Het huwelijk tussen Minne Everts van der Meer en Antje Johannes Swart bleef kinderloos. In 1955 gingen ze van de plaats. Ze werden nu opgevolgd door Piet Arjen van der Meer, een zoon van Anne Everts van der Meer die in 1915 landbouwer te Tzummarum was geworden, en Trijntje Johannes Hoogland. De nieuwe bewoner trouwde met Romkje Oostenbrug (kwam van Tietjerksteradeel). Het echtpaar kreeg twee kinderen: Anne Piet en Hendrik.

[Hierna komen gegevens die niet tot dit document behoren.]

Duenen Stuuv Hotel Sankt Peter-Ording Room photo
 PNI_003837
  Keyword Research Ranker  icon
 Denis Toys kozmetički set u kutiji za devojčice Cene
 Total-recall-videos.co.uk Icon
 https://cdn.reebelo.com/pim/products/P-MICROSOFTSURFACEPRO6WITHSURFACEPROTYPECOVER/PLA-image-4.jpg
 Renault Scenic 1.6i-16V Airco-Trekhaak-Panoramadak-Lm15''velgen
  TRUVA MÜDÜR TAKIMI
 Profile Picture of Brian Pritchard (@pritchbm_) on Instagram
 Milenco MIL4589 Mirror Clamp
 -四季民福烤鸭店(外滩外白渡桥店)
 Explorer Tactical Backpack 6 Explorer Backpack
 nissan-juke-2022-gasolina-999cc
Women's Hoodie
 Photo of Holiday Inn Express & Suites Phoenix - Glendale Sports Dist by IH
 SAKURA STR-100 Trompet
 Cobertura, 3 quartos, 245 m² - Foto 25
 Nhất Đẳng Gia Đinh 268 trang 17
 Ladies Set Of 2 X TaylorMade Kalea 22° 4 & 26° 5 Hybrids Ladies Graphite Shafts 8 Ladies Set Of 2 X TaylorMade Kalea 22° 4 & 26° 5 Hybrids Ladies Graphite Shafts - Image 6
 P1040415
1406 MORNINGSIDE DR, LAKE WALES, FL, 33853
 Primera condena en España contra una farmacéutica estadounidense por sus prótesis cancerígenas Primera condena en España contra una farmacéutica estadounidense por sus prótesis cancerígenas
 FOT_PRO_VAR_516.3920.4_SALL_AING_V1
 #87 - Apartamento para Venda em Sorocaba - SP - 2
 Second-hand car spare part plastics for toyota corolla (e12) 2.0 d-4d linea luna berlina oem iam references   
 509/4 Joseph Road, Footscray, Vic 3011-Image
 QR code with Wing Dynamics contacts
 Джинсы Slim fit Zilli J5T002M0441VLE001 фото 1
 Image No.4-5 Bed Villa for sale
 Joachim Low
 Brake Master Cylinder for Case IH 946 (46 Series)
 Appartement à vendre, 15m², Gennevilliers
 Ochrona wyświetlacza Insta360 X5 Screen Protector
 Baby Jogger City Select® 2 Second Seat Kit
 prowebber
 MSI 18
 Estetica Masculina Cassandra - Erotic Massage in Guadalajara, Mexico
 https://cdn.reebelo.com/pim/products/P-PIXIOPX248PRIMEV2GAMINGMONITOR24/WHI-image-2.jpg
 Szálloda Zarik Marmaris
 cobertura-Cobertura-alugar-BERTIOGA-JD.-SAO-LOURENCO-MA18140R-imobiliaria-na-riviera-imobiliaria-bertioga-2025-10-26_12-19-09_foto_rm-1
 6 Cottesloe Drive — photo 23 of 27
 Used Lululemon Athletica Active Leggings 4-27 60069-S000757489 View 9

Pieter Annes van der Meer kocht in 1975 de plaats die in het Kadaster toen werd omschreven als huis, schuren, erf, gierput en 30,373 hectare Oudbildtland. Vader Van der Meer overleed in 1984 waarna het woonhuis van de kop-hals-romp-boerderij werd verhuurd. Achtereenvolgens waren Arnolda M. Boonstra-Struijs, Jan Willem Verhagen en Cornelis H. Hage de bewoners. Deze laatste heeft er niet lang gewoond. We bladeren in de jaargang 1988 van De Bildtse Post en vinden: “Door nog onbekende oorzaak is vrijdag 4 november, ‘s middags omstreeks 15.00 uur de schuur van de boerderij onder Oudebildtzijl en eigen aan A. van der Meer te St.-Annaparochie in vlammen opgegaan. Alleen het woonhuis bleef behouden. De tussen het woonhuis en de schuur aanwezige brandmuur heeft hier de vlammen lang genoeg tegen gehouden om de brandweer in staat te stellen het huis te bewaren. De schuur brandde evenwel tot aan de grond toe af.”

Het huis werd later afgebroken en daarmee was Schoonoord definitief van de Bildtse kaart geveegd. Eigenaar Anne Piet van der Meer liet hier in 1990 een nieuwe schuur verrijzen. Pas in 1996 werd er een losstaand huis bijgebouwd. Thans bestaat de plaats uit elf hectare Nieuwbildtland.